Les nouveaux développements de la crise en Europe, affectant particulièrement le secteur bancaire (Fortis, Dexia, B&B, Hypo Real Estate, UniCredit) et l'absence de réponse globale à la crise font sombrer les marchés et expliquent l'inquiétude des investisseurs. 'Cela devient un problème de plus en plus global qui nécessite de plus en plus une réponse globale', a déclaré Dwyfor Evans, stratégiste chez State Street Global Markets à Hong Kong interrogé par Reuters.
Hier, les bourses européennes dévissaient entre 6% et 10%, avec un CAC 40 qui a chuté de 9,04%, à 3 711,98 points, soit sa plus forte baisse depuis sa création en 1988. Le Dax allemand a pour sa part reculé de 7,07%, à 5 387,01 points, tandis que l'indice britannique a décroché de 7,85%, sous les 4 600 points.
Sans surprise, ce sont surtout les financières qui sont victimes de la défiance des opérateurs. Ainsi, Dexia a perdu plus de 20%, à 6,806 euros, Société Générale, 11,83%, à 60,52 euros, et Crédit Agricole, 10,04%, à 13,845 euros.
Les manœuvres de restructuration du paysage bancaire européen ne rassurent guère non plus. BNP Paribas vient de racheter les activités belges de Fortis, Banques Populaires et Caisses d'Epargne discuteraient rapprochement d'après Le Monde, l'italien Unicredit va vers une augmentation de capital.
Du côté américain, malgré l'adoption du plan Paulson de sauvetage du système financier américain, Wall Street a fini également en forte baise ce lundi. Le Dow Jones s'est replié de 3,58% sous le seuil des 10 000 points, ce qui n'était pas arrivé depuis quatre ans, et le Nasdaq a reculé de 4,34%, à 1862,85 points. Le Dow Jones a même perdu jusqu'à 800 points en cours de séance, soit la plus forte baisse en une seule séance de son histoire.
Pour sa part, le Nikkei affichait ce matin à la mi-séance une glissade de 3,1%, à 10 146,48 points, après avoir passé sous la barre des 10 000 points, atteignant un plus bas niveau de cinq ans.
Sommet d'urgence
La France propose que les pays membres du G8 tiennent un sommet d'urgence afin de contenir les effets de la crise financière alors qu'une réunion avec le Royaume-Uni, l'Allemagne et l'Italie s'est tenue samedi à Paris.
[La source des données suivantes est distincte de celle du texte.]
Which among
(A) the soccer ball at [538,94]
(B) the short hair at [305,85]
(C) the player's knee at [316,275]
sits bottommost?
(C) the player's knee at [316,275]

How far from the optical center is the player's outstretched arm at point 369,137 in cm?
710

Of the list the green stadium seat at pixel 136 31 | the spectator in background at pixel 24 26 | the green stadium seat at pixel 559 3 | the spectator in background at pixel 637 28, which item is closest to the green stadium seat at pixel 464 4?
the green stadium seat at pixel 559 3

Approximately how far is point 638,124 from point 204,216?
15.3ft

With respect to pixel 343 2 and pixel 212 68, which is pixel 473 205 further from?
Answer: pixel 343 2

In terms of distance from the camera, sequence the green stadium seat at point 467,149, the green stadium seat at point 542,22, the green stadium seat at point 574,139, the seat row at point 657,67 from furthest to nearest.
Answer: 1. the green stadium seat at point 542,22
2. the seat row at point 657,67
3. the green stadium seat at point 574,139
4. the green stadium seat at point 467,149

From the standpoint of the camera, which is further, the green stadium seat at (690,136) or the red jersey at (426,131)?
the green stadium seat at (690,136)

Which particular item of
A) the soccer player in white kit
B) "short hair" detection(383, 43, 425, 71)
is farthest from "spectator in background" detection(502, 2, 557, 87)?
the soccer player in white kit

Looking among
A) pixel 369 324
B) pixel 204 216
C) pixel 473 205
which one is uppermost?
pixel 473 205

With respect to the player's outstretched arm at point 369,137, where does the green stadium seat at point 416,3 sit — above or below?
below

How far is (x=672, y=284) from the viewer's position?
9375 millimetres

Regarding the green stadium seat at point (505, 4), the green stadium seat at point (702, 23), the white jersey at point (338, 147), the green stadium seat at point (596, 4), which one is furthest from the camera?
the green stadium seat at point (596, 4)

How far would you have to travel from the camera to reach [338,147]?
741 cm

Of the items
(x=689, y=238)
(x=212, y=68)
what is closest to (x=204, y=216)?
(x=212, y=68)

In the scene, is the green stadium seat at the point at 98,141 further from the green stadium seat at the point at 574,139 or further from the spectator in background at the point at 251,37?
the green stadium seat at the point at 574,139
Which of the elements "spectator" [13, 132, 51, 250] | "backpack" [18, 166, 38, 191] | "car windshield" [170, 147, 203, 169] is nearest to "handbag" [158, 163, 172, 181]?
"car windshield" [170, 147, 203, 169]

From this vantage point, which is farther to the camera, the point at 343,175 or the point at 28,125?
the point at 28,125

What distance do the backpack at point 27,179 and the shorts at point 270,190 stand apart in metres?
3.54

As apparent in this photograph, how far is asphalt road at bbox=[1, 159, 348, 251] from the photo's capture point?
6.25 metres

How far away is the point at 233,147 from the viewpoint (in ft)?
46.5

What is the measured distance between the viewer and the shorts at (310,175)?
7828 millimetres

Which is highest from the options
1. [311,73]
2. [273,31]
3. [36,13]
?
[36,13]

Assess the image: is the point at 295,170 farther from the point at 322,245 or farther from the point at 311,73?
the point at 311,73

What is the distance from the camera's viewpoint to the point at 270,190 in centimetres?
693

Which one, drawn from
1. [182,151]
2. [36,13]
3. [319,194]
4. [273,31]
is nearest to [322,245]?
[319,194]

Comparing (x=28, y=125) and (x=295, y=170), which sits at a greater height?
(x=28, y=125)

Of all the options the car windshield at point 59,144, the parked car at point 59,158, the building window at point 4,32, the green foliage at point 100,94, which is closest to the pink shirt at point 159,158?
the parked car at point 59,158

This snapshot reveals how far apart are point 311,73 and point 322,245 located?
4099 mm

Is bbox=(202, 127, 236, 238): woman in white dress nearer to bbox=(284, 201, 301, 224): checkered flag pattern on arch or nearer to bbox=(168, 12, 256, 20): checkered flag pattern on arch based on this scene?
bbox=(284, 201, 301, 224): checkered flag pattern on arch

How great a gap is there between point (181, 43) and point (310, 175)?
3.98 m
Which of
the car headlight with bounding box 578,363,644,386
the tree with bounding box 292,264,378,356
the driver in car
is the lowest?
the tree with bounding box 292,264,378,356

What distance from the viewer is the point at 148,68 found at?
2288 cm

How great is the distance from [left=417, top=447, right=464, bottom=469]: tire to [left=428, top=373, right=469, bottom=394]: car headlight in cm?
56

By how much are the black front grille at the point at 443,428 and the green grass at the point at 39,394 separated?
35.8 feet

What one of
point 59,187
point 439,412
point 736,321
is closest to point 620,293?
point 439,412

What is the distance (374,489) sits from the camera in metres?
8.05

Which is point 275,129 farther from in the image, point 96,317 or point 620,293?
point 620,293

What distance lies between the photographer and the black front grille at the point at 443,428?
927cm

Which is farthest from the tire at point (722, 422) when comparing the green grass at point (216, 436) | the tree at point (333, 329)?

Les quatre protagonistes de cette réunion comptent organiser un sommet d'ici à la fin de l'année.
Le président Nicolas Sarkozy avait déjà appelé à une réunion au sommet lorsqu'il s'était exprimé devant la presse à l'issue d'une intervention devant les Nations unies fin septembre.
Le Japon, qui a accueilli le dernier sommet du G8, envisage de délibérer sur la question avec d'autres membres du groupe.
Les ministres des Finances du G7 -Etats-Unis, Canada, Grande-Bretagne, Allemagne, France, Italie et Japon- et les banquiers centraux devraient aborder cette idée d'une réunion d'urgence lorsqu'ils se rencontreront à Washington vendredi.
'Il y a une réunion des ministres des Finances ce week-end', a déclaré le Premier ministre japonais. 'Nous devons d'abord voir l'issue de cette réunion' avant d'envisager un sommet d'urgence.
Le président de la Banque mondiale, Robert Zoellick, a quant à lui formulé l'espoir que des réunions des responsables financiers du G7 se dégagera le sentiment qu'ils coopèrent, afin de calmer les marchés. Mais, pour lui, la crise financière est une 'piqûre de rappel' montrant qu'une coopération internationale plus large est requise.
'Le G7 ne fonctionne plus', a-t-il déclaré. 'Il faut un nouveau groupe pour une nouvelle ère. Le nouveau multilatéralisme, s'accordant à notre époque, aura besoin d'être un réseau flexible et non pas un système figé ou unitaire'.
Une récession mondiale peut être évitée avec un plan coordonné, a déclaré aujourd'hui à Manille l'ancien président du Fonds monétaire international, Michel Camdessus.
Selon lui, une guérison peut être espérée d'ici à la fin 2009 si les dirigeants mondiaux arrivent à coordonner leurs actions.